** Exercise material **

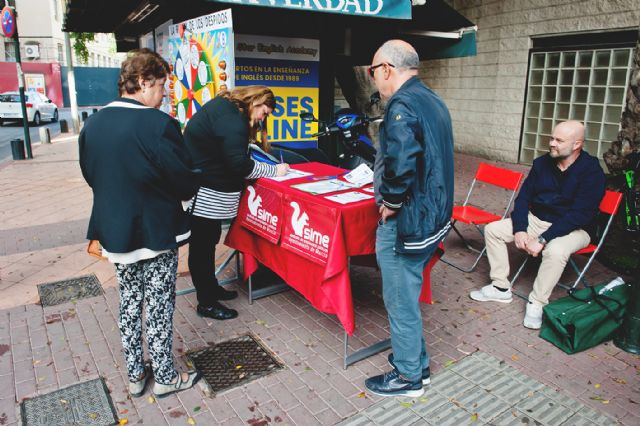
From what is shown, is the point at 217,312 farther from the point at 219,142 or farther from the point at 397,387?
the point at 397,387

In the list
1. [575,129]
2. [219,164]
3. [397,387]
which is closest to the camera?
[397,387]

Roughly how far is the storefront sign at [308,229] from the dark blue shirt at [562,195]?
79.1 inches

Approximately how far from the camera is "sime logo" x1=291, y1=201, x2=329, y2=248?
10.7ft

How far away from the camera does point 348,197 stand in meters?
3.46

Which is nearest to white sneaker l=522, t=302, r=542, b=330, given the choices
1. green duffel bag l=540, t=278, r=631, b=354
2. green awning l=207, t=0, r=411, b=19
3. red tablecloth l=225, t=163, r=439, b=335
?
green duffel bag l=540, t=278, r=631, b=354

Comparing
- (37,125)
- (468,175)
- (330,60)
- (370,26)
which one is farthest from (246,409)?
(37,125)

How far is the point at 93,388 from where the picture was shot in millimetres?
3158

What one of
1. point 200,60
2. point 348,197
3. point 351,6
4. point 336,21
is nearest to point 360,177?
point 348,197

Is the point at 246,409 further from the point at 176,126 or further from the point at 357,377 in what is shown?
the point at 176,126

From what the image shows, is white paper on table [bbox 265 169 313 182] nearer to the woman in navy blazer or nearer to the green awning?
the woman in navy blazer

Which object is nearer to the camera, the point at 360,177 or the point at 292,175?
the point at 360,177

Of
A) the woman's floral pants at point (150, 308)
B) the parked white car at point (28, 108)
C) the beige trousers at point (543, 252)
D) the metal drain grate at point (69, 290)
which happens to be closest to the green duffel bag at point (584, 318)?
the beige trousers at point (543, 252)

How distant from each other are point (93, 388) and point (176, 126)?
1.77m

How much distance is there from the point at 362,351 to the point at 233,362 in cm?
90
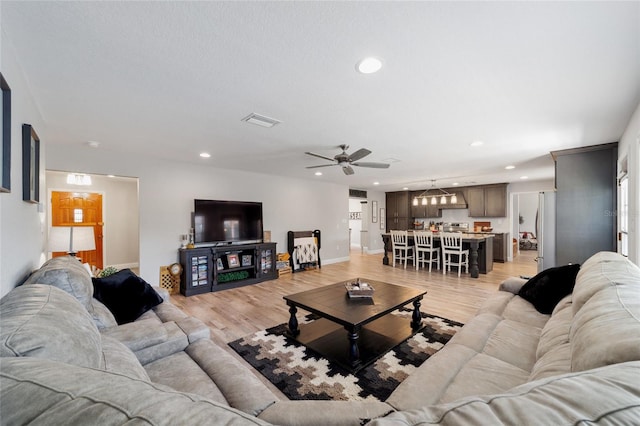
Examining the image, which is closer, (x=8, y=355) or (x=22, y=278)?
(x=8, y=355)

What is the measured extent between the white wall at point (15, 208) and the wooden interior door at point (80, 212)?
433 cm

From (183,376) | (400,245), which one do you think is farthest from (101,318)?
(400,245)

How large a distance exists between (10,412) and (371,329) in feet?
9.53

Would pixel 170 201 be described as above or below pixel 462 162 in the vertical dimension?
Answer: below

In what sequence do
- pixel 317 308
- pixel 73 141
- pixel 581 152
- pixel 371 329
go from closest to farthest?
pixel 317 308 → pixel 371 329 → pixel 73 141 → pixel 581 152

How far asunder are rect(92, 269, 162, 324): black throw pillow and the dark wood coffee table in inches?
51.8

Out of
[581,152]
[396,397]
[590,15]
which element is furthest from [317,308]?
[581,152]

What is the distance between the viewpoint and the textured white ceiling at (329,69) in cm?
135

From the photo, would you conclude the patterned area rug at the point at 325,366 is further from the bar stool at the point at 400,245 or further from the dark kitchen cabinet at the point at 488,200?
the dark kitchen cabinet at the point at 488,200

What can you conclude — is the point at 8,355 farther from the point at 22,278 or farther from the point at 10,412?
the point at 22,278

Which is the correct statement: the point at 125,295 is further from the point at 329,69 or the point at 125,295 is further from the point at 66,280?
the point at 329,69

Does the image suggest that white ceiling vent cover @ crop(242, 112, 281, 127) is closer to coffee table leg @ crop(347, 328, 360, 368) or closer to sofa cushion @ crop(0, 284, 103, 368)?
sofa cushion @ crop(0, 284, 103, 368)

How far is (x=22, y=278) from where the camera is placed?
180cm

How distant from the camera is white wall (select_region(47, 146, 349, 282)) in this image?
4055 millimetres
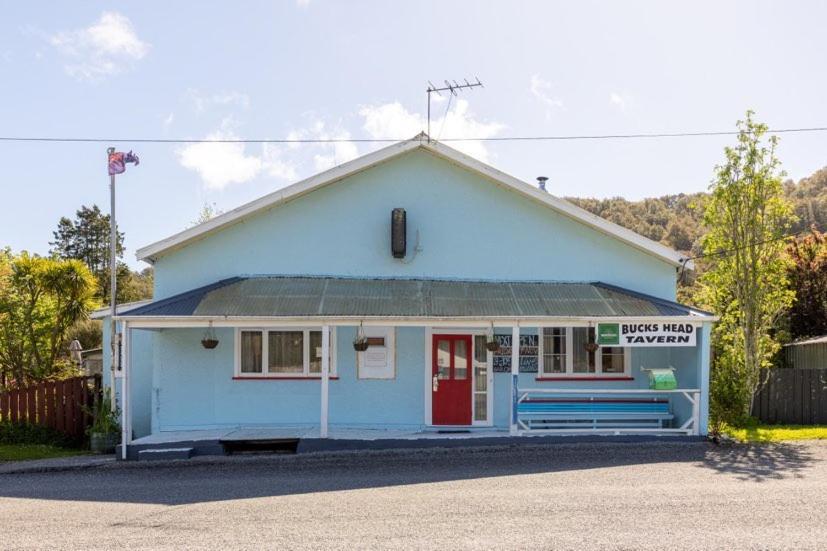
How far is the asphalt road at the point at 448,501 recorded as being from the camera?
7836 mm

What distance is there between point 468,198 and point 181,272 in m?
6.39

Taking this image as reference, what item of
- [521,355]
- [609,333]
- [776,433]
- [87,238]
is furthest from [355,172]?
[87,238]

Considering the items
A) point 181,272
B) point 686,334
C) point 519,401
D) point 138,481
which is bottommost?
point 138,481

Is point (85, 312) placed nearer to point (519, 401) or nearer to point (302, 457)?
point (302, 457)

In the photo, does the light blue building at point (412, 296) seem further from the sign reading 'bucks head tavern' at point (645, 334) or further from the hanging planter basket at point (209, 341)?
the sign reading 'bucks head tavern' at point (645, 334)

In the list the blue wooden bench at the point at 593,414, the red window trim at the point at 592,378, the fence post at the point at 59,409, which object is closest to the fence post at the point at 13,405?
the fence post at the point at 59,409

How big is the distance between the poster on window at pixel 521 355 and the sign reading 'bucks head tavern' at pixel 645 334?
6.03ft

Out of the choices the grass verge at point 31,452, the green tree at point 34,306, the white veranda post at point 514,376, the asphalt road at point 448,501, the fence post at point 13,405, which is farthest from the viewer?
the green tree at point 34,306

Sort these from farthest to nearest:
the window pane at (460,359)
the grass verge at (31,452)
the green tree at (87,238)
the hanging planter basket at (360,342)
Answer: the green tree at (87,238), the window pane at (460,359), the hanging planter basket at (360,342), the grass verge at (31,452)

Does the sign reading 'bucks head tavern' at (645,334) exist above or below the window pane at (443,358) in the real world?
above

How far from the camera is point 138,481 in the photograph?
37.1 feet

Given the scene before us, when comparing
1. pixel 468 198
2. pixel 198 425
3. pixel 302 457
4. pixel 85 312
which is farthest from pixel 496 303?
pixel 85 312

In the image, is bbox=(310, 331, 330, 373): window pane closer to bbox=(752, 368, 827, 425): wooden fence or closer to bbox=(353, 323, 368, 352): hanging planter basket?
bbox=(353, 323, 368, 352): hanging planter basket

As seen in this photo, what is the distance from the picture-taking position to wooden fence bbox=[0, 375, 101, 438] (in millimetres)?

** Problem description **
Print each line of the material above exactly, with the pictures removed from your copy.

** Correct result **
From what is shown, is the point at 217,312 farther from the point at 219,142 or farther from the point at 397,387?
the point at 397,387

In the list
1. [575,129]
2. [219,164]
3. [397,387]
which is closest to the camera?
[397,387]

Roughly how far is the storefront sign at [308,229] from the dark blue shirt at [562,195]?
79.1 inches

Approximately how far from the camera is "sime logo" x1=291, y1=201, x2=329, y2=248?
10.7ft

How far away from the camera does point 348,197 stand in meters?
3.46

Which is nearest to white sneaker l=522, t=302, r=542, b=330, given the choices
1. green duffel bag l=540, t=278, r=631, b=354
2. green awning l=207, t=0, r=411, b=19
3. red tablecloth l=225, t=163, r=439, b=335
?
green duffel bag l=540, t=278, r=631, b=354

Comparing
- (37,125)
- (468,175)
- (330,60)
- (370,26)
which one is farthest from (246,409)?
(37,125)

How far is the point at 93,388 from where the picture was shot in millimetres?
3158

What one of
1. point 200,60
2. point 348,197
3. point 351,6
4. point 336,21
is nearest to point 360,177?
point 348,197

Is the point at 246,409 further from the point at 176,126 or further from the point at 357,377 in what is shown?
the point at 176,126

From what the image shows, is white paper on table [bbox 265 169 313 182] nearer to the woman in navy blazer or nearer to the green awning?
the woman in navy blazer

Which object is nearer to the camera, the point at 360,177 or the point at 292,175?
the point at 360,177

Of
A) the woman's floral pants at point (150, 308)
B) the parked white car at point (28, 108)
C) the beige trousers at point (543, 252)
D) the metal drain grate at point (69, 290)
which happens to be closest to the green duffel bag at point (584, 318)?
the beige trousers at point (543, 252)

How distant from each other are point (93, 388) and point (176, 126)?
1.77m

How much distance is there from the point at 362,351 to the point at 233,362 in cm?
90
Examining the image, which is closer, (x=8, y=355) or (x=22, y=278)?
(x=8, y=355)

What is the measured extent between the white wall at point (15, 208) and the wooden interior door at point (80, 212)?
433 cm

From (183,376) | (400,245), which one do you think is farthest from (101,318)?
(400,245)

How large a distance exists between (10,412) and (371,329) in feet?
9.53

Would pixel 170 201 be described as above or below pixel 462 162 in the vertical dimension?
Answer: below

In what sequence do
- pixel 317 308
- pixel 73 141
- pixel 581 152
- pixel 371 329
go from closest to farthest?
pixel 317 308 → pixel 371 329 → pixel 73 141 → pixel 581 152

How far asunder are rect(92, 269, 162, 324): black throw pillow and the dark wood coffee table in inches?
51.8

Out of
[581,152]
[396,397]
[590,15]
which element is furthest from [317,308]?
[581,152]

What is the distance between the viewpoint and the textured white ceiling at (329,69) in cm?
135

From the photo, would you conclude the patterned area rug at the point at 325,366 is further from the bar stool at the point at 400,245 or further from the dark kitchen cabinet at the point at 488,200?
the dark kitchen cabinet at the point at 488,200

What can you conclude — is the point at 8,355 farther from the point at 22,278 or farther from the point at 10,412?
the point at 22,278

Which is the correct statement: the point at 125,295 is further from the point at 329,69 or the point at 125,295 is further from the point at 66,280?
the point at 329,69

Does the image suggest that white ceiling vent cover @ crop(242, 112, 281, 127) is closer to coffee table leg @ crop(347, 328, 360, 368) or closer to sofa cushion @ crop(0, 284, 103, 368)?
sofa cushion @ crop(0, 284, 103, 368)

How far is (x=22, y=278) from where the camera is placed?
180cm

How distant from the camera is white wall (select_region(47, 146, 349, 282)) in this image?
4055 millimetres
How far is the asphalt road at the point at 448,501 recorded as being from the camera?
7836 mm

What distance is there between point 468,198 and point 181,272 in m?
6.39

Taking this image as reference, what item of
- [521,355]
- [609,333]
- [776,433]
- [87,238]
is furthest from [355,172]?
[87,238]

Considering the items
A) point 181,272
B) point 686,334
C) point 519,401
D) point 138,481
which is bottommost?
point 138,481

Is point (85, 312) placed nearer to point (519, 401) or nearer to point (302, 457)?
point (302, 457)

In the photo, does the light blue building at point (412, 296) seem further from the sign reading 'bucks head tavern' at point (645, 334) or further from the hanging planter basket at point (209, 341)?
the sign reading 'bucks head tavern' at point (645, 334)

In the list the blue wooden bench at the point at 593,414, the red window trim at the point at 592,378, the fence post at the point at 59,409, which object is closest to the fence post at the point at 13,405?
the fence post at the point at 59,409

How big is the distance between the poster on window at pixel 521 355 and the sign reading 'bucks head tavern' at pixel 645 334?
6.03ft

Out of the choices the grass verge at point 31,452, the green tree at point 34,306, the white veranda post at point 514,376, the asphalt road at point 448,501, the fence post at point 13,405, which is farthest from the viewer?
the green tree at point 34,306

Sort these from farthest to nearest:
the window pane at (460,359)
the grass verge at (31,452)
the green tree at (87,238)
the hanging planter basket at (360,342)
Answer: the green tree at (87,238), the window pane at (460,359), the hanging planter basket at (360,342), the grass verge at (31,452)

Does the sign reading 'bucks head tavern' at (645,334) exist above or below the window pane at (443,358) in the real world?
above

How far from the camera is point 138,481 in the photograph?
37.1 feet

Given the scene before us, when comparing
1. pixel 468 198
2. pixel 198 425
3. pixel 302 457
4. pixel 85 312
which is farthest from pixel 496 303?
pixel 85 312

In the image, is bbox=(310, 331, 330, 373): window pane closer to bbox=(752, 368, 827, 425): wooden fence or closer to bbox=(353, 323, 368, 352): hanging planter basket?
bbox=(353, 323, 368, 352): hanging planter basket

As seen in this photo, what is the distance from the picture-taking position to wooden fence bbox=[0, 375, 101, 438] (in millimetres)?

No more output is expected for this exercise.